WHAT THIS EXERCISE ASKS >>
1) In the newsletter excerpt, who wrote the essay that introduces the concept of temporal kinships?
2) List every person named in the newsletter excerpt.
3) Retype the passage of the newsletter excerpt starting at "This excellent essay" and ending at "major cognitive shift.".

(Beginning of TEXT SEGMENT)

If you like this story by Nadine Tomlinson, I urge you to also check out the other brilliant and beautifully illustrated stories of the Imagine 2200: Climate Fiction for Future Ancestors project.
RESEARCH | REPORTS | TOOLKITS
🛑 Projects are not the future. They can’t be, they shouldn’t be. This is a conversation I had with many people over the past couple of months. That’s why I was super excited when I was recommended this essay by Bojana Kunst. (h/t Veronka)
And how is it that in this kind of production, even if it is full of experiments, projects somehow destroy the time for political alliances and complex social processes, and erase durations of alliances?
This excellent essay looks at projects from both its capitalist and experimental-collaborative perspectives before introducing us to the concept of temporal kinships. The discussion centres questions of sustainability and looks at performance as a process and field of social and political deliberation. I can’t do the essay justice with my mini summary here, so please please please go have a read yourself. I believe that we urgently need this reframing, but it requires a major cognitive shift.
This IETM publication on wicked problems also features two other essays. Katja Praznik issues a call to action for collective organising of artists, which nicely sits on a Marxist reading of arts managers controlling the means of production and exploiting artists, and how freelancing is a capitalist trap. And Hans Abbing shares with us an overview of the current state of artistic careers and a perhaps rather sobering prediction for the future of artistic work.
We want to serve you better!
Some curious minds and I are cooking up plans to serve the sector better with relevant industry knowledge. For that, we need to know what and how you like your content. Hot and fast with a ☕️ cup of coffee? Slow and chill with a 🍷 glass of wine?

(End of TEXT SEGMENT)
(Beginning of MATERIAL SHOWN)

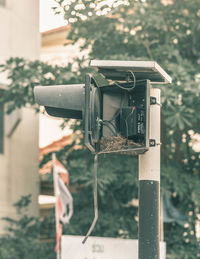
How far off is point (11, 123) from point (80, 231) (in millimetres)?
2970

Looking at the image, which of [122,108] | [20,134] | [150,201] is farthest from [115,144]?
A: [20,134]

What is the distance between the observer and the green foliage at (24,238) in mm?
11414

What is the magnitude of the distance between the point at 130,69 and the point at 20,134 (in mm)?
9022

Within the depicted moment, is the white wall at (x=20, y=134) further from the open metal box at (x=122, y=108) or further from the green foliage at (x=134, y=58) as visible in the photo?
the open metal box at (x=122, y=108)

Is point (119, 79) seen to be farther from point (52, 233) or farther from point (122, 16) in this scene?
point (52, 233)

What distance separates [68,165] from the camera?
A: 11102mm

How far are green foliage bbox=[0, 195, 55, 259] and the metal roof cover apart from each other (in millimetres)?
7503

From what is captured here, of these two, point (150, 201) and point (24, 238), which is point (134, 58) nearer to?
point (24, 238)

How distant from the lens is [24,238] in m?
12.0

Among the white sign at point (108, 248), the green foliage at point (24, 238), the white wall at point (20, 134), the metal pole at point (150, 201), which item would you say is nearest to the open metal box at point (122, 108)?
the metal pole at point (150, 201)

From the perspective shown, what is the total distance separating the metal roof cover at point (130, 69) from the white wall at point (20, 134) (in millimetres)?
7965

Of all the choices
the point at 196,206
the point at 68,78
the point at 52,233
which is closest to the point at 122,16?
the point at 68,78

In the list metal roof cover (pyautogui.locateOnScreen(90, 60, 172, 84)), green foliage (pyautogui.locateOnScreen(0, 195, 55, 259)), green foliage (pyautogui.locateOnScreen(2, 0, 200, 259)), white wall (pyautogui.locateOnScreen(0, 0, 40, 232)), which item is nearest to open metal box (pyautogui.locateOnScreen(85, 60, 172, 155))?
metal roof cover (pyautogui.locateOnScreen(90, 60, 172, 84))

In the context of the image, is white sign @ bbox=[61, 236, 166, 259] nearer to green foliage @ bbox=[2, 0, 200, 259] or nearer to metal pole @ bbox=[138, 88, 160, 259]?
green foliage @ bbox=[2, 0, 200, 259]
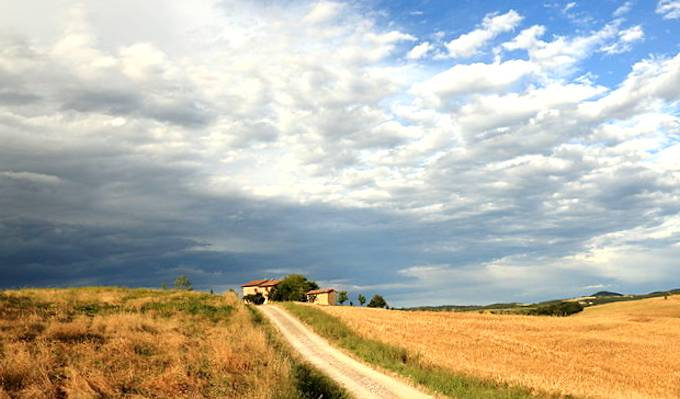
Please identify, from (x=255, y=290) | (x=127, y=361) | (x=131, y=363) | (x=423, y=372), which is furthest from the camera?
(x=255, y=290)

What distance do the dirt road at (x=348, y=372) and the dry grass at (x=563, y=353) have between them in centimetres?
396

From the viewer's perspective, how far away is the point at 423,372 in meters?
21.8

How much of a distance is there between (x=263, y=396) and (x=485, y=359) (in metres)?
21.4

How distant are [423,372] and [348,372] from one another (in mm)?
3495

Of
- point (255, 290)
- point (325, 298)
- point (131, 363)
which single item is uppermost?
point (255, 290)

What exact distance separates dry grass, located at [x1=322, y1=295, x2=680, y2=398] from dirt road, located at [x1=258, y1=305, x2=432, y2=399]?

(End of MATERIAL SHOWN)

RESULTS IN ORDER >>
1) Bojana Kunst

2) Nadine Tomlinson, Bojana Kunst, Veronka, Katja Praznik, Hans Abbing

3)
This excellent essay looks at projects from both its capitalist and experimental-collaborative perspectives before introducing us to the concept of temporal kinships. The discussion centres questions of sustainability and looks at performance as a process and field of social and political deliberation. I can’t do the essay justice with my mini summary here, so please please please go have a read yourself. I believe that we urgently need this reframing, but it requires a major cognitive shift.